* What the exercise asks:
Collect every line from the rows below that contains the string "JSON".

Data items
※

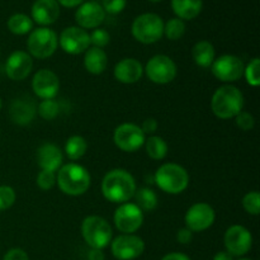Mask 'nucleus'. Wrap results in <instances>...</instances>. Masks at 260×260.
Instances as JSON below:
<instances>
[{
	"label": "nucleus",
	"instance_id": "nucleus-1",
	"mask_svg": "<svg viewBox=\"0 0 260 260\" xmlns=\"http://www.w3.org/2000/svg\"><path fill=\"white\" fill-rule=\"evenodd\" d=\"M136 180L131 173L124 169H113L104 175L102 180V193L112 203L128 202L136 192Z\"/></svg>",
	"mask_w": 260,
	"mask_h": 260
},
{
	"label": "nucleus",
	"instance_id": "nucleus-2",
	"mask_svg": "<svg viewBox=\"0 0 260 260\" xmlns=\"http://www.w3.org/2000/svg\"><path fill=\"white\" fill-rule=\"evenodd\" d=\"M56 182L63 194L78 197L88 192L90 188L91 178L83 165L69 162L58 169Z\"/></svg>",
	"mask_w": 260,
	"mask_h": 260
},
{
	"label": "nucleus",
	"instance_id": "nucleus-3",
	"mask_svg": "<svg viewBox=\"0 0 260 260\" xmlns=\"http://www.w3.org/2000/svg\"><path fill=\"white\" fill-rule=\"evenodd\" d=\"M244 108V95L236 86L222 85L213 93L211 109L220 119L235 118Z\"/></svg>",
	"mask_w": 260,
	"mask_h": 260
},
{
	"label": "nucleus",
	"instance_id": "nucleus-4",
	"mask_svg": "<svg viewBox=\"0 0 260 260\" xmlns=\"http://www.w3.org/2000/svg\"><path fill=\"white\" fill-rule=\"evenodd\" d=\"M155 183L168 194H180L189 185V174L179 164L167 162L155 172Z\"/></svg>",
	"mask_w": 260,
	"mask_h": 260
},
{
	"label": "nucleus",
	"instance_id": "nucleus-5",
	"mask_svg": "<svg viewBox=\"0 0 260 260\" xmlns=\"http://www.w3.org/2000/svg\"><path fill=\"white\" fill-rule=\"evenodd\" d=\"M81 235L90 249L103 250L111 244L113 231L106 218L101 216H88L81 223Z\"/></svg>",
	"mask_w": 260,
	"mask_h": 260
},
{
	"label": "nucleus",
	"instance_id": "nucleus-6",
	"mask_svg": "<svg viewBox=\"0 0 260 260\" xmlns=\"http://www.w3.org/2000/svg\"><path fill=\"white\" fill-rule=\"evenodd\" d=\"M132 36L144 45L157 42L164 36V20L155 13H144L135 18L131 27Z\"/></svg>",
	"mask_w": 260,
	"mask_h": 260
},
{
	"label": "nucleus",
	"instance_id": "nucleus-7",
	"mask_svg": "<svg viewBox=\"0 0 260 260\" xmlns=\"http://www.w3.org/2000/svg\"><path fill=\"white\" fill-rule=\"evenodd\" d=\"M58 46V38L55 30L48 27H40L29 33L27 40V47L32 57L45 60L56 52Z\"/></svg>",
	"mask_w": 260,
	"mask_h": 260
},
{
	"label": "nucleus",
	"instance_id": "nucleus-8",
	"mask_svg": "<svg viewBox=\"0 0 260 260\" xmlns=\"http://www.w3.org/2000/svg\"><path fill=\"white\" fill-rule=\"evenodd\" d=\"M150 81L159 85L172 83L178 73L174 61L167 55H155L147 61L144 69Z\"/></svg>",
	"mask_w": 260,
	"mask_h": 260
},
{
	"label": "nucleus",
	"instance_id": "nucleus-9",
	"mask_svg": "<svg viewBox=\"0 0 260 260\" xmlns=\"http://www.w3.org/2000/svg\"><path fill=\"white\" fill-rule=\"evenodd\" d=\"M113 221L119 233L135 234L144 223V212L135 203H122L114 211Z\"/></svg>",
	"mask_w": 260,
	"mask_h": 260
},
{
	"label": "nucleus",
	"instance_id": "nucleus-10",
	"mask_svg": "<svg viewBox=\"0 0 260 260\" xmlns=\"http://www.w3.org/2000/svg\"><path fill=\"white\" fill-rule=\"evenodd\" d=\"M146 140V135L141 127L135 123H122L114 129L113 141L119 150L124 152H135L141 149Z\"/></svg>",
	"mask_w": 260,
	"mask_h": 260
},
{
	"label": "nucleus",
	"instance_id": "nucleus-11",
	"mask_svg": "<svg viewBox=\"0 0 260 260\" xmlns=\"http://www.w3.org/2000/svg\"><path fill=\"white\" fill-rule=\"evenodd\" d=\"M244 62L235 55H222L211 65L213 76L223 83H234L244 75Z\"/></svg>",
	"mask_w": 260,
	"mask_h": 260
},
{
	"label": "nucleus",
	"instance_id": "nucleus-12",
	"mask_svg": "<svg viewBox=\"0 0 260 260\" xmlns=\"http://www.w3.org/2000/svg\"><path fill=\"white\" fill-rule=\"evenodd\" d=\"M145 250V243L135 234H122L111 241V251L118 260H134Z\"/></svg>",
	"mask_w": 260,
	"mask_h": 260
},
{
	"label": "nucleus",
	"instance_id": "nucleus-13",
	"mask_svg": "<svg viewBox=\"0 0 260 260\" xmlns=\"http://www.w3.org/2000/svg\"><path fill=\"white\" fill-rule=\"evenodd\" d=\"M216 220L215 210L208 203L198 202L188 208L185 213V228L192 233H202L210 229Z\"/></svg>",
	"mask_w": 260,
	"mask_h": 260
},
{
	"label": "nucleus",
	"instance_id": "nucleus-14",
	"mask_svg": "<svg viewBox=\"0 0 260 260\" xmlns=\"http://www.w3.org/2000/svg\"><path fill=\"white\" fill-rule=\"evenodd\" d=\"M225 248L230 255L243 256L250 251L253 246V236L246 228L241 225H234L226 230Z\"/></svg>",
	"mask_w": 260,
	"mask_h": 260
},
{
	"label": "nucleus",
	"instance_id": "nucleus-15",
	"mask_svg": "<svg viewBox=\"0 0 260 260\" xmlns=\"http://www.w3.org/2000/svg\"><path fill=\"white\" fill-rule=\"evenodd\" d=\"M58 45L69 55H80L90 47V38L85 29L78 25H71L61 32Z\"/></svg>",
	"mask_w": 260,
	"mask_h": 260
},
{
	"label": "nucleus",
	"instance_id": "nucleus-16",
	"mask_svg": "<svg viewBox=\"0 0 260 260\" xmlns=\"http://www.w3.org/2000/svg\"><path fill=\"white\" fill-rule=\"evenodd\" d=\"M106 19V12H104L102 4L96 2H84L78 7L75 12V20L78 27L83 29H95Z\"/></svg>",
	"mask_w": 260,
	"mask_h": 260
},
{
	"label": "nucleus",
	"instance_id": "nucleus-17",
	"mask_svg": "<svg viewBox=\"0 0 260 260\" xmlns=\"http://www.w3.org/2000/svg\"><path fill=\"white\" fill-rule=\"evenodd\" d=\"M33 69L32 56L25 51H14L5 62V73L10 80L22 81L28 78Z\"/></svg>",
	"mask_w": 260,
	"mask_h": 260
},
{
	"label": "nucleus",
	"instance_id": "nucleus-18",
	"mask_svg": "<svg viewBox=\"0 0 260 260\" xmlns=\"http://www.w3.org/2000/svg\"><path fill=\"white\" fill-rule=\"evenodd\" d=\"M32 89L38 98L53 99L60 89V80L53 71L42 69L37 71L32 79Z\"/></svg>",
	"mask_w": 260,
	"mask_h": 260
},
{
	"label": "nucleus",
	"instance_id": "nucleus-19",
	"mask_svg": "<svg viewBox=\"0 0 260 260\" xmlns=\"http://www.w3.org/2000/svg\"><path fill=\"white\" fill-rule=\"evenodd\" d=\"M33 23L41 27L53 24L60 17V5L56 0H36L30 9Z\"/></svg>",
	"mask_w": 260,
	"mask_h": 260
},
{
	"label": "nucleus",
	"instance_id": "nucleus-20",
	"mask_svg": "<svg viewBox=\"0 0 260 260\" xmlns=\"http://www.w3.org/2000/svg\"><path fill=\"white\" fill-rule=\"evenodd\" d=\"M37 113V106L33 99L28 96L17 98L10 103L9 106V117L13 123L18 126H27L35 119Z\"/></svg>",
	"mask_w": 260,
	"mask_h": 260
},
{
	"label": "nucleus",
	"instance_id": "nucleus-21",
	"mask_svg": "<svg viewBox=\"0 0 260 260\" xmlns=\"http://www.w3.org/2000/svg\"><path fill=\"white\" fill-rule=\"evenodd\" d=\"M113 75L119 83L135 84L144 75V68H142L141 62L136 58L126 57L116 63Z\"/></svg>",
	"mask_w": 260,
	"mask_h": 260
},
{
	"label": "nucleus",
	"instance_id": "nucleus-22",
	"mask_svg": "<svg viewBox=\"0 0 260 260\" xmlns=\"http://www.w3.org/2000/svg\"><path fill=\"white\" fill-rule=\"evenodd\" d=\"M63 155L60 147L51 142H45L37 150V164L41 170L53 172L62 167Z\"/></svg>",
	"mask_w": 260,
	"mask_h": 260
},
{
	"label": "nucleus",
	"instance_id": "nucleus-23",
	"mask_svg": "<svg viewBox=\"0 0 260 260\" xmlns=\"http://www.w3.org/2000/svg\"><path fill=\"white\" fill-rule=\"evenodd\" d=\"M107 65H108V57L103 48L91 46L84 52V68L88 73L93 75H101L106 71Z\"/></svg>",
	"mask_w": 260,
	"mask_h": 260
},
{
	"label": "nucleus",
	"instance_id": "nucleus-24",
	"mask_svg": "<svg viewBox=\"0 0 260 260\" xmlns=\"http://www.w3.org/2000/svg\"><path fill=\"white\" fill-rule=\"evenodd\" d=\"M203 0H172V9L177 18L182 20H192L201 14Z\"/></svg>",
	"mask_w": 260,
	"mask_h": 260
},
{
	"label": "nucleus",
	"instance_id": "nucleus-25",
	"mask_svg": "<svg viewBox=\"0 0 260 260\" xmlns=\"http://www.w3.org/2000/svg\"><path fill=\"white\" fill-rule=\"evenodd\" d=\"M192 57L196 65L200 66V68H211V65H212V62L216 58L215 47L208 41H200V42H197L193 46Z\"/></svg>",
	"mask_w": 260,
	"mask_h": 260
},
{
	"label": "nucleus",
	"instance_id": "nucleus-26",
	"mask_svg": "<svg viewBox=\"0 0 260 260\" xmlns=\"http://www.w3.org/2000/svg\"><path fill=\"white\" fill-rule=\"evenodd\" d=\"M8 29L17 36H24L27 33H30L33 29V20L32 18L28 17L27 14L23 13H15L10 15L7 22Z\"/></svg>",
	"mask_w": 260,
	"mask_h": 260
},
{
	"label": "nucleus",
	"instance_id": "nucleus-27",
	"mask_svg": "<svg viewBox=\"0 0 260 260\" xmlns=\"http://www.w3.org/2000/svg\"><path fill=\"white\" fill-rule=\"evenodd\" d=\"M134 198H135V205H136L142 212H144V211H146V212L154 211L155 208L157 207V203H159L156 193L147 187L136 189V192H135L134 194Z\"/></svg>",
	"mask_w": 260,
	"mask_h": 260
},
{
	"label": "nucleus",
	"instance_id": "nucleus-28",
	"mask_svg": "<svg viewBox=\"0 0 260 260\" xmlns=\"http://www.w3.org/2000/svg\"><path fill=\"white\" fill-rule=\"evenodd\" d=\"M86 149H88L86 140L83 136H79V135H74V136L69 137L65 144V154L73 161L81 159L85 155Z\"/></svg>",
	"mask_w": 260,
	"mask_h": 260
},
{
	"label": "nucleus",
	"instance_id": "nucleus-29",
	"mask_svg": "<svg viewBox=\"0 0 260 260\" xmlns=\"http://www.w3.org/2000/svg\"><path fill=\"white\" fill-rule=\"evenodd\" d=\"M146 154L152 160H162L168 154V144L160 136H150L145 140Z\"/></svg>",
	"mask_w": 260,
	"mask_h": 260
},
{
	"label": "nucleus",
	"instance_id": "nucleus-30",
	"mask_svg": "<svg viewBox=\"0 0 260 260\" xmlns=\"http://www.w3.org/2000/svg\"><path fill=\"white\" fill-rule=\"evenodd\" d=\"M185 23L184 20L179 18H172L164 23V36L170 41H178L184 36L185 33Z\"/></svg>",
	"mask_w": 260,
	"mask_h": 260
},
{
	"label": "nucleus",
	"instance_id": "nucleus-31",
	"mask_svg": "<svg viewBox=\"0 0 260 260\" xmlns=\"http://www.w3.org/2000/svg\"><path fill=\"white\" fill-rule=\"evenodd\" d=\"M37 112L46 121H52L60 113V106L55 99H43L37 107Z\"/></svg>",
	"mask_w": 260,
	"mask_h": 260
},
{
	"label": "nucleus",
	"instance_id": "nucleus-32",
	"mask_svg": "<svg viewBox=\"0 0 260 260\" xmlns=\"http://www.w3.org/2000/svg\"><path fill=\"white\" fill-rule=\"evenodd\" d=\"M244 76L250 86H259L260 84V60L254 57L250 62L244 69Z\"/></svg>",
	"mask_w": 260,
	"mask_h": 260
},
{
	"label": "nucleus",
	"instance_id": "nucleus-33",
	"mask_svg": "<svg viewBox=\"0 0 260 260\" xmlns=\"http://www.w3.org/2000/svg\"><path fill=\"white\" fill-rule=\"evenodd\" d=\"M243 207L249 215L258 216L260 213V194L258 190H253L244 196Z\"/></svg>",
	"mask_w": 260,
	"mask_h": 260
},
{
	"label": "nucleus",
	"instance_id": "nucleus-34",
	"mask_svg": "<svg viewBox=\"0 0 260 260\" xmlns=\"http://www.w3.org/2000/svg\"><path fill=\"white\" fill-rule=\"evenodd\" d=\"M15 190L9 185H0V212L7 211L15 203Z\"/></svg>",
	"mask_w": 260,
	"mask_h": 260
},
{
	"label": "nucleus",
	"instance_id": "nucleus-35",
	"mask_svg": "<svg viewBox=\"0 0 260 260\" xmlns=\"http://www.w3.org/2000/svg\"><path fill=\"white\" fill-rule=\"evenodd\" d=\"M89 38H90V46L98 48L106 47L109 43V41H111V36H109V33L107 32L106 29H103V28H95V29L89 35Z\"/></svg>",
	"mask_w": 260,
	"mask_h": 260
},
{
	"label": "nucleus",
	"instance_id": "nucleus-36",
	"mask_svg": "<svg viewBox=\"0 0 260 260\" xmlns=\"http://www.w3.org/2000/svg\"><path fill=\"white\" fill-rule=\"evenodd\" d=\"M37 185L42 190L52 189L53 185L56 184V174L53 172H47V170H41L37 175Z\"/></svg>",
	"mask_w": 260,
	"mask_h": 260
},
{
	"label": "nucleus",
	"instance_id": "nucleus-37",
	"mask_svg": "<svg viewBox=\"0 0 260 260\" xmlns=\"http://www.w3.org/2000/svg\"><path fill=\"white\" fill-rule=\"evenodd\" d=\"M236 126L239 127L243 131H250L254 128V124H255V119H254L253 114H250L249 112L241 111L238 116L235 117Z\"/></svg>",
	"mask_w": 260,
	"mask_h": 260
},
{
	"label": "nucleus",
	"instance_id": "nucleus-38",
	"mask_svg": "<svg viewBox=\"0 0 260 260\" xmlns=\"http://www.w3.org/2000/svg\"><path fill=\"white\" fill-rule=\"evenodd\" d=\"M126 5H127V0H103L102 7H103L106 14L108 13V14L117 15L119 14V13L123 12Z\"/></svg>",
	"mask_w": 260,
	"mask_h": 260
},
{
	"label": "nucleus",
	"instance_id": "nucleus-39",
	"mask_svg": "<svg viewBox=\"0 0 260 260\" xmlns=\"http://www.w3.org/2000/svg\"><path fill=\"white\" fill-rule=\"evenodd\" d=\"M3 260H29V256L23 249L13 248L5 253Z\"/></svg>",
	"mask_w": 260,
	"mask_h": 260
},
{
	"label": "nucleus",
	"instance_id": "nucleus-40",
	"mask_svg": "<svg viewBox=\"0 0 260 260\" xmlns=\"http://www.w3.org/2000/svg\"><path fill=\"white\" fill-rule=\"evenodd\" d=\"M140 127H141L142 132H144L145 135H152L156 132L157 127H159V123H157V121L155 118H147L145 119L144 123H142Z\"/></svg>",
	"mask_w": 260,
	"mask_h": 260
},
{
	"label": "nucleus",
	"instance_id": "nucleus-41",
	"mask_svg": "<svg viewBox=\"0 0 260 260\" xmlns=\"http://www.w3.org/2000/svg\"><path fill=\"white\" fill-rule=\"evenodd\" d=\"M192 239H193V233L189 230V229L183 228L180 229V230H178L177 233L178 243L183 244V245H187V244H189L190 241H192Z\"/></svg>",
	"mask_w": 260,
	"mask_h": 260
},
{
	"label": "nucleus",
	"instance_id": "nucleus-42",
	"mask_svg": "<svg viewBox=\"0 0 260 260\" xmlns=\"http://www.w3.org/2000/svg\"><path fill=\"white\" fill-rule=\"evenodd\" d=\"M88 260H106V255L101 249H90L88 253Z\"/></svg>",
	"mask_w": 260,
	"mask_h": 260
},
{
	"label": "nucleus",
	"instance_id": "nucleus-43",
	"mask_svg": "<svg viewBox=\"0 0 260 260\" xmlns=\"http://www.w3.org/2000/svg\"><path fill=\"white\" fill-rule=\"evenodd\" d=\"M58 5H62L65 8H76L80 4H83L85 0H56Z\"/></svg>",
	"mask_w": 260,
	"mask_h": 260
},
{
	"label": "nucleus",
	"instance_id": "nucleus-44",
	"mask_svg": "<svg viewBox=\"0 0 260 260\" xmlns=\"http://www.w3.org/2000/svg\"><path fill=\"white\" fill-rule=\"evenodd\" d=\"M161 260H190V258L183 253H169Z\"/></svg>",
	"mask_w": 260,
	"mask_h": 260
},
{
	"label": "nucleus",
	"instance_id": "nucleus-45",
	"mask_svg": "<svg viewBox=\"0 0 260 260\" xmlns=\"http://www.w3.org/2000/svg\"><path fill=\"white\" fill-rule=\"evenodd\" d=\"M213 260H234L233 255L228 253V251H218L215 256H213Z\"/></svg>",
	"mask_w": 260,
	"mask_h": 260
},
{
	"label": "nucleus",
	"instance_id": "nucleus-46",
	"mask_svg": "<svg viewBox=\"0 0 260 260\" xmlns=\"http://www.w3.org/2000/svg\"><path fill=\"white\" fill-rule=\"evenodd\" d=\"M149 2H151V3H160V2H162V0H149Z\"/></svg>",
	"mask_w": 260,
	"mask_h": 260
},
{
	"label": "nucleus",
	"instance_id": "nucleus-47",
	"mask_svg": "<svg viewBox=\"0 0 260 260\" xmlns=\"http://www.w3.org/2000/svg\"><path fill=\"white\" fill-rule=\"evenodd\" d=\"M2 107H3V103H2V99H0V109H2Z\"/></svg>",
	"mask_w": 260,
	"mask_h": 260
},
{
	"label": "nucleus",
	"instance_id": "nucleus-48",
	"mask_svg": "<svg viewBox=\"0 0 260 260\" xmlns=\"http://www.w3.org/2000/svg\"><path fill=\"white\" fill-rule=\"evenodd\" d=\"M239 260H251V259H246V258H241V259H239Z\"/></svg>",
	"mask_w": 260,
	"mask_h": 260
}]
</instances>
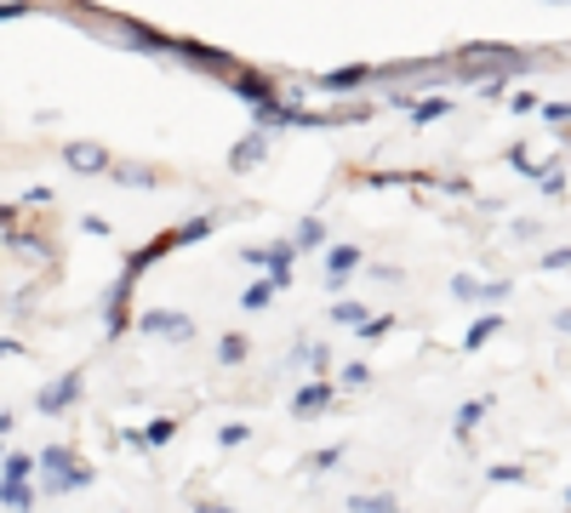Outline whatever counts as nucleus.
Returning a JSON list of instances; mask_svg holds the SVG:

※

* Solution to the exercise:
Instances as JSON below:
Returning a JSON list of instances; mask_svg holds the SVG:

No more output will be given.